+++ Extrait de page +++

En français, c’est une toute autre histoire, parce que chez nous l’expression de “communauté” a été largement diabolisée. D’une part, la Révolution Française a bâti notre République sur la négation de la société civile et de ses pouvoirs. Et d’autre part, l’hégémonie culturelle de l’extrême droite s’est servie de ce républicanisme pour rejeter l’idée que les citoyens puissent se réclamer d’identités multiples. C’est comme ça que, dans le débat public, on a peu à peu glissé de la “communauté des citoyens” vers “le communautarisme qui menace la République”. Comme si, dès l’instant où des citoyens cherchaient à se rassembler, il s’agissait forcément d’une question d’identité, en vue de s’opposer plutôt que de rassembler. 

C’est pour cela que chez nous la traduction de “community organizing” par “organisation communautaire” (comme peuvent le faire les québécois), n’a pas forcément de sens, parce qu’on utilise un vocabulaire qu’on ne maitrise pas tout à fait. Du coup je préfère plutôt parler d’organisation collective, qui est une expression que les syndicats utilisent encore aujourd’hui pour désigner un effort de structuration et de montée en puissance des travailleurs.

Alors que serait un processus d’organisation collective ?

Cela peut être tout et n‘importe quoi. S’organiser au sein d’un lieu de travail, au sein d’un quartier, entre femmes, entre personnes qui subissent des discriminations parce qu’elles sont exilées. 

Il n’y a pas tellement de procédure type, pas de technique type de l’organisation collective. Par contre, si l’on revient à la définition de ce qu’est l’organisation collective, on voit qu’il s’agit avant tout d’un travail de structuration des citoyens mobilisés afin de monter en puissance et de gagner des combats ensemble. Quel que soit l’objet de la lutte et le lieu où l’on s’organise, l’objectif numéro un c’est de développer son pouvoir collectif.

Quand on va s’organiser, ce sera avant tout pour resserrer les liens de solidarité, pour grandir en tant que groupe et avoir suffisamment de poids pour être capable d’être à la table des négociations avec les décideurs pour faire avancer certains sujets.

+++

À faire –
(a) Dans l'extrait sur l'organisation collective, relevez tous les cadres où l'on peut s'organiser, cités juste après « Cela peut être tout et n'importe quoi ».
(b) D'après l'extrait sur l'organisation collective, qui traduit « community organizing » par « organisation communautaire » ?
(c) Poursuivez l'extrait sur l'organisation collective à la suite de sa dernière phrase, en quelques lignes.
Les données plus bas ne sont pas utiles ici.

+++ Données fournies +++

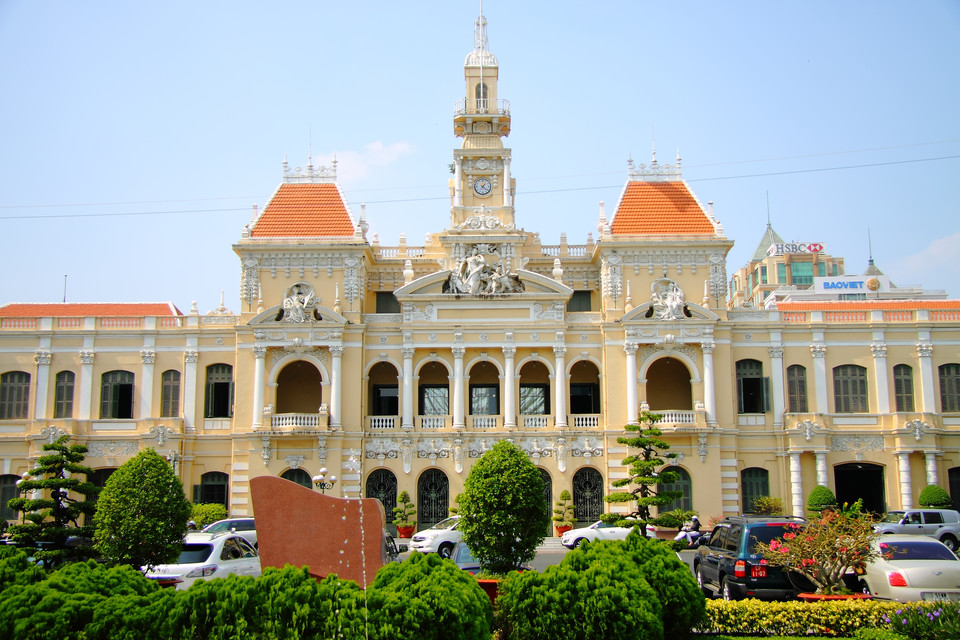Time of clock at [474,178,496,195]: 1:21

+++
+++ Données fournies +++

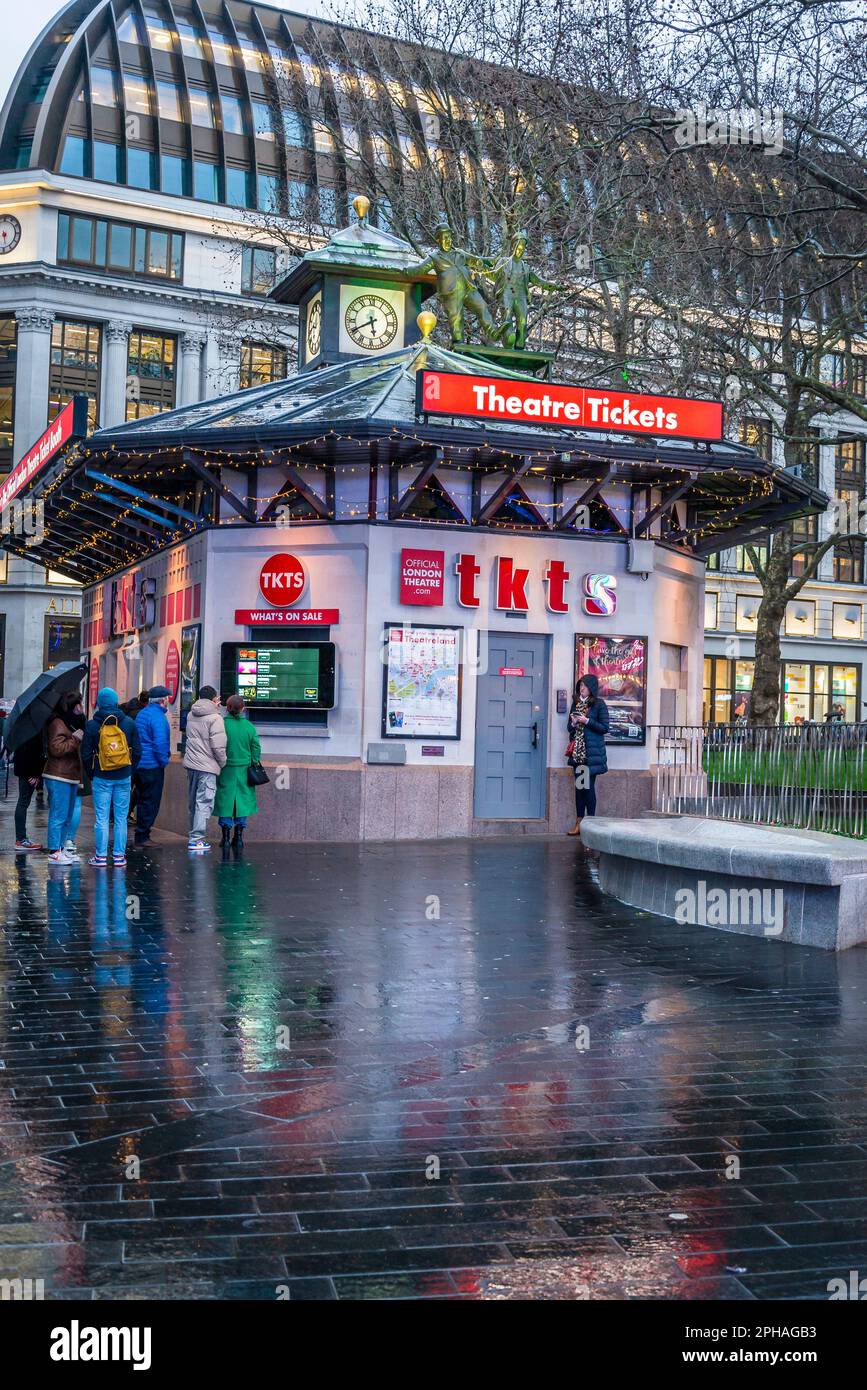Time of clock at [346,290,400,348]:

+++

Réponses données –
(a)
- au sein d'un lieu de travail
- au sein d'un quartier
- entre femmes
- entre personnes qui subissent des discriminations parce qu'elles sont exilées

(b) Les Québécois.

(c)
Quelles sont les actions marquantes que vous avez menées en Grande Bretagne ? 

Il y a 2 actions dont je suis assez fier. 

La première a eu lieu quand je suis arrivé dans la région de l’Essex, dans la ville de Colchester. Ma première mission pour Citizens UK était d’aider à la structuration d’une coalition locale pour l’accueil d’exilés syriens. On a pu accueillir 200 personnes tout en donnant l’exemple à d’autres collectifs localement. L’effort d’organisation collective a donc eu un effet très concret sur le terrain, mais il a aussi permis de bouger les choses au niveau national. En effet, notre député local, qui était conservateur, a pris conscience de ce qui se passait et a pu influencer d’autres élus de la majorité. Ce qui a mené à la signature de l’amendement Dubs, permettant à des centaines de mineurs isolés de Calais d’être accueillis de façon légale en Angleterre.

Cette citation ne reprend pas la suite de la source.